AI digest: Voice wars heat up
Google and others push hard on real-time voice AI while practical deployment stories emerge.
Big week for voice AI as the majors rush to catch up with each other’s demos.
Google’s Gemini 3.1 Flash Live promises proper voice conversations
Google released Gemini 3.1 Flash Live with low-latency multimodal voice interactions through the Gemini Live API. The model processes audio, video, and tool use natively rather than stitching separate models together. This feels like Google’s answer to OpenAI’s Advanced Voice Mode, though we’ll see how the latency actually holds up in practice.
Mistral joins the voice party with Voxtral
Mistral dropped Voxtral TTS, their first text-to-speech model that can clone voices from just three seconds of audio across nine languages. It’s open-weight, which is refreshing given how locked down most voice cloning tech has been. The three-second cloning claim is bold but also slightly terrifying for obvious reasons.
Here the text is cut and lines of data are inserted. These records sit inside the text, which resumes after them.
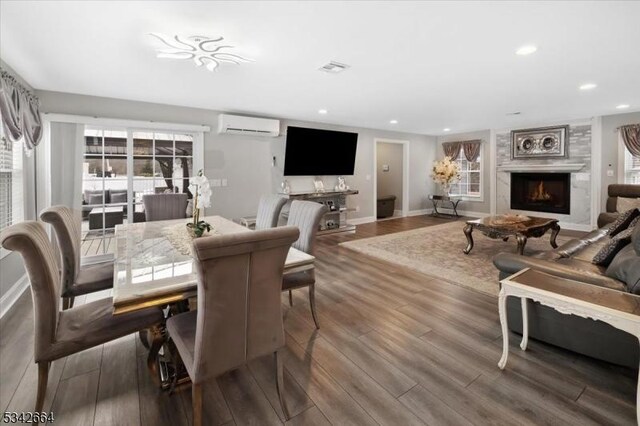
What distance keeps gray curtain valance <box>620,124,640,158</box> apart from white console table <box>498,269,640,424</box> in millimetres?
5697

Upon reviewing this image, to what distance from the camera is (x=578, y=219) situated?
6.52 metres

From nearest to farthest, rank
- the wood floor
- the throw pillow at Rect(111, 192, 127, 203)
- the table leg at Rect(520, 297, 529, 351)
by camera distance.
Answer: the wood floor, the table leg at Rect(520, 297, 529, 351), the throw pillow at Rect(111, 192, 127, 203)

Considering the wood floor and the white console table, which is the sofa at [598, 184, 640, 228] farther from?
the white console table

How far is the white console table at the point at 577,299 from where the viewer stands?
4.76ft

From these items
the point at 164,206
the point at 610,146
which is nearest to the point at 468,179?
the point at 610,146

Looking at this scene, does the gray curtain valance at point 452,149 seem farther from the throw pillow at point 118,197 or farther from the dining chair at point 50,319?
the dining chair at point 50,319

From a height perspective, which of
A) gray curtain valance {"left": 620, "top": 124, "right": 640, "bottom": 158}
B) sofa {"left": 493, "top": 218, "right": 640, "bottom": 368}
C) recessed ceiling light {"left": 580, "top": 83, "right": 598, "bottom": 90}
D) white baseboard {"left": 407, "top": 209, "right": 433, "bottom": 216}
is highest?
recessed ceiling light {"left": 580, "top": 83, "right": 598, "bottom": 90}

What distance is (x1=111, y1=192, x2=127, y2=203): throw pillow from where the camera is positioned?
461 centimetres

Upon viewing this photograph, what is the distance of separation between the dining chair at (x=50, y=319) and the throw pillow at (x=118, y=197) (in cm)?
326

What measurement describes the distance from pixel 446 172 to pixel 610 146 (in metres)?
3.23

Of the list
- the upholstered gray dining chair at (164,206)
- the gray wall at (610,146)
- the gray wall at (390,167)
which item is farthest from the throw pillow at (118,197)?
the gray wall at (610,146)

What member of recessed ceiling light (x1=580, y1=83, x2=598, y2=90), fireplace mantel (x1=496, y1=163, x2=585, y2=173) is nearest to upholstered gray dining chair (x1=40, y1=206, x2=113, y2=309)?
recessed ceiling light (x1=580, y1=83, x2=598, y2=90)

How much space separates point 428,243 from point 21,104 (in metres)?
5.64

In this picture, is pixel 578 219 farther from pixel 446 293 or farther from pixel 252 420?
pixel 252 420
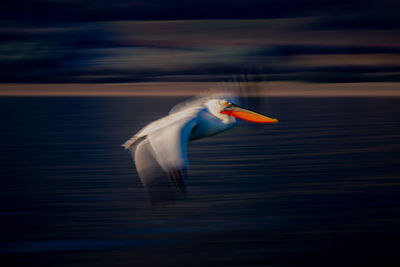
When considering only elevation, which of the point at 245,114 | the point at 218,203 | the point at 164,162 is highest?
the point at 245,114

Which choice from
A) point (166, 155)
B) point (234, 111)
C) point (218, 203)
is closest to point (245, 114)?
point (234, 111)

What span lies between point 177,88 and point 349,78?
31.7ft

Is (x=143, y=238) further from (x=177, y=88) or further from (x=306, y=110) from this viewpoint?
(x=177, y=88)

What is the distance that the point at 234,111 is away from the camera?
22.0 feet

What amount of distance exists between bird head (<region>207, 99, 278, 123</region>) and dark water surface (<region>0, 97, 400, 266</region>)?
1.20 metres

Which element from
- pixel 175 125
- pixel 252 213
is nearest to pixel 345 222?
pixel 252 213

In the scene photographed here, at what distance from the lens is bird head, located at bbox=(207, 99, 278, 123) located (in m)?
6.64

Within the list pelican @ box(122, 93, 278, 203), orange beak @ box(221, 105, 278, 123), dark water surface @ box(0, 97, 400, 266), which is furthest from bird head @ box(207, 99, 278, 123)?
dark water surface @ box(0, 97, 400, 266)

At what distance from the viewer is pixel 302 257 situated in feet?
18.2

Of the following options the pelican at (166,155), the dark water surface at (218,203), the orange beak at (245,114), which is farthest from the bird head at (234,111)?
the dark water surface at (218,203)

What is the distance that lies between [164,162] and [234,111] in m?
2.08

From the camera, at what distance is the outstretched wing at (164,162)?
4.70 meters

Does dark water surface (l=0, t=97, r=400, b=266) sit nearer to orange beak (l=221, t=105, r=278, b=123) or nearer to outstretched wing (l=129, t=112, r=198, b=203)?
outstretched wing (l=129, t=112, r=198, b=203)

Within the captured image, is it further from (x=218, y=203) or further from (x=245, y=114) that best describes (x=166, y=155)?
(x=218, y=203)
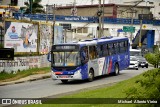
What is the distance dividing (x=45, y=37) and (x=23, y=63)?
26.4 feet

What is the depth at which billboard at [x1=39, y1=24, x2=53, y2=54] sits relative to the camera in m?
42.0

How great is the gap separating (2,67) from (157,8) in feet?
222

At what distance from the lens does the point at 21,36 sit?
37.7 metres

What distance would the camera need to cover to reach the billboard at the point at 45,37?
138 feet

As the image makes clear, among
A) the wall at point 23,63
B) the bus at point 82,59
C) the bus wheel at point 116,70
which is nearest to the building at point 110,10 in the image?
the wall at point 23,63

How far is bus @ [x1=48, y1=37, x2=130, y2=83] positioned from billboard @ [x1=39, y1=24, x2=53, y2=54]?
11.7 metres

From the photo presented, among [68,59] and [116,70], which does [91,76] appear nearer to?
[68,59]

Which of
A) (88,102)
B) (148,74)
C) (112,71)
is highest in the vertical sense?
(148,74)

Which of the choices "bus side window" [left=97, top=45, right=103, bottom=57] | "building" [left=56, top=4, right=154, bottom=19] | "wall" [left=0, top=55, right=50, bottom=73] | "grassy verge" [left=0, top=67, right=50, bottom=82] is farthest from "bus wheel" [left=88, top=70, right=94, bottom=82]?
"building" [left=56, top=4, right=154, bottom=19]

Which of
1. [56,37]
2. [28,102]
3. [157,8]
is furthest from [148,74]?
[157,8]

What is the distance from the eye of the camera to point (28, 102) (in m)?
15.1

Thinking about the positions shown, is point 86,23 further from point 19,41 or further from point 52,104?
point 52,104

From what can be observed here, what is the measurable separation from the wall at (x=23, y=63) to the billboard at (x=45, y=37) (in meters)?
1.72

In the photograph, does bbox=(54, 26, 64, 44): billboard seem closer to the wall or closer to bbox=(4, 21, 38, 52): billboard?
the wall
Cohere enters speech recognition properly
Cohere launched Transcribe, their automatic speech recognition model aimed squarely at enterprise use. They’re positioning it as a direct competitor to proprietary ASR APIs with better accuracy. Smart move given how fragmented the enterprise speech market still is, though they’re late to a crowded party.
Someone actually made reasoning models practical
A nice coding tutorial emerged showing how to run Qwen3.5 reasoning models with Claude-style thinking using GGUF and 4-bit quantisation. You can switch between a 27B model and a lightweight 2B version with a single flag. This is the kind of practical deployment work that actually matters for getting these models into real use.